(Document excerpt)
.....

Context of Production

The evangelization of New France began after the wars of religion, alongside efforts to rebuild the French kingdom in social, political, and religious terms. To re-establish order, the crown favored the simultaneous deployment of internal and external missions. Conversion to papal Christianity and subjection to the King of France provided the initial foundations of French imperialism. It was in this context that the first French Jesuit missions reached North America. 

The very first mission was among the Mi’kmaq, lasting from 1611 to 1613, the year in which the fledgling colony of Acadia was destroyed by Samuell Argall's force from Virginia. In 1616, Pierre Biard published a long Relation about the difficulties encountered by this mission, to which his enemy, the lawyer Marc Lescarbot, offered a riposte in the form of his Histoire de la Nouvelle France. The second Jesuit mission took place from 1625 to 1629, when, invited by the Récollets, the Jesuits undertook a mission among the peoples who were allied to France – the Récollets published the Advis au Roy in 1626, and the Jesuits released the Lettre by Charles Lalemant in 1627 and in 1630 the Doctrine chrétienne, translated into Wendat by Jean de Brébeuf.

After France recovered its claim to the Saint Lawrence Valley in 1632, and until the bishopric of Quebec was founded in 1658, the Jesuits exercised an almost complete social and religious monopoly over the colony. Out of necessity, the Jesuits became linguists, explorers, and negotiators of alliances. As ethnographic precursors, they related their adventures, which were soon published so as to inspire missionary vocations and donations.  Just as the Récollet Gabriel Sagard published Le Grand Voyage au Pays des Hurons, a different text---a sixty-page letter by the superior of the Jesuit mission, Paul Le Jeune launched the series of Relations. Drafted “in the middle of a forest, on 16th August 1632”, the letter struck the Jesuit provincial in France so powerfully that he decided to publish Le Jeune’s writings. On learning this, the latter revised his first Relation in 1634 as a book, of some three hundred and forty-four pages, dividing the text, as he put it, into chapters “at the end of which I shall place a journal of things that have no other connection than the sequence of time in which they happened. Everything I shall say about the sauvages, I have either witnessed myself, or I have learnt from the mouth of people from the country, especially from an old man deeply learned in their doctrines, and many others with whom I have spent six months.” The tone and form were hereby given to the Relations des Jésuites which, teeming with linguistic, ethnographic, political and diplomatic observations, combined the religious and literary tradition of martyrdom, prophecies and hagiographies, as well as features of  classic travel literature and the cataloguing of foreign customs and beliefs. As with the writings of Marie de l’Incarnation, the Relations also bore witness to colonial life. Wherever they developed missions, the Jesuits confronted the tragedy of epidemics that decimated local populations. In some times and places, their raison d’être seemed to vanish and their lives were occasionally threatened by those indigenous peoples who saw them as sorcerers, and sources of illnesses and divisions, who wanted to “overturn the country."

.....

(Extracted records)
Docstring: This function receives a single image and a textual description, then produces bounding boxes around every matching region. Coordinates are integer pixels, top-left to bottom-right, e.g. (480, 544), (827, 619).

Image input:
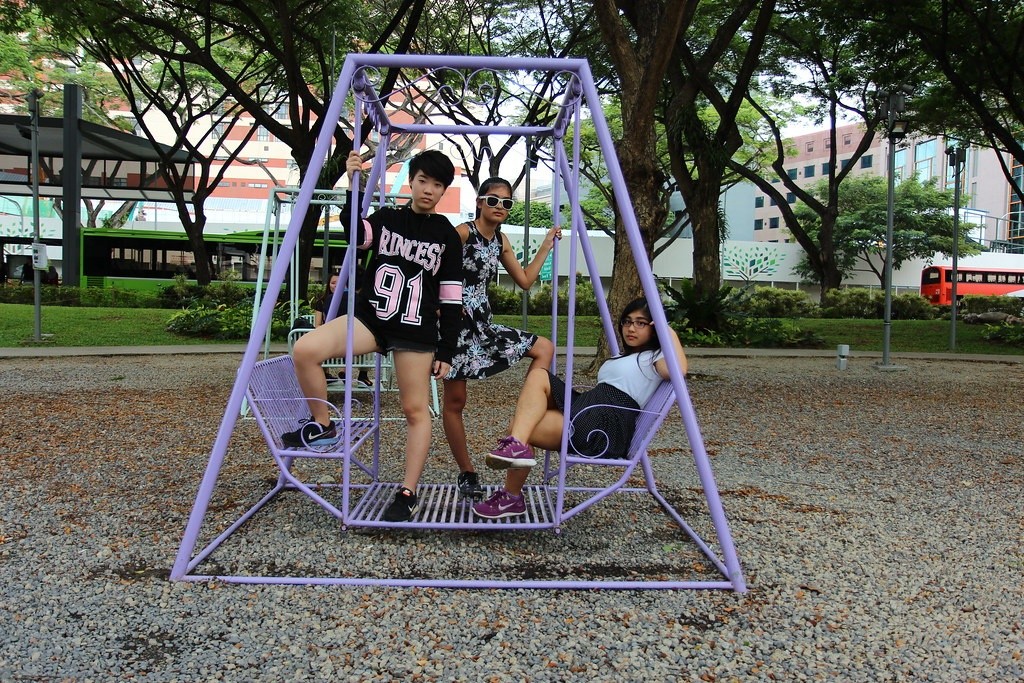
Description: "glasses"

(479, 196), (514, 210)
(621, 319), (650, 329)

.....

(Directions)
1. In the account of the Jesuit missions in New France, whose force destroyed the colony of Acadia in 1613?
2. Continue the account of the Jesuit missions in New France from its last sentence.

(Outputs by task)
1. Samuell Argall's force from Virginia.

2.
Material bibliography

The Relations make up a series of forty-one volumes, whose appearance evoked inexpensive books of devotion. They were  poorly printed and often full of typographical or pagination errors. They were not illustrated and only one contains a map. Mostly written in French, in a clear and simple style, these narratives were intended to inform missionary authorities in France about the progress of evangelization. They were formatted by the Jesuit superior in Quebec who acted as a publisher, in addition to producing his own narrative, in the form of annual reports sent by the pays de mission. He then sent the texts that had been compiled in this way to France on the last ships to sail before winter cut off communication with France. After going through revisions, modifications, and even possible censorship, the yearly Relation was published in Paris by Sébastien Cramoisy about a year after being written. Alongside pirated or plagiarized copies, there are fifty-three “genuine” editions of the Relations, a testimony to their success.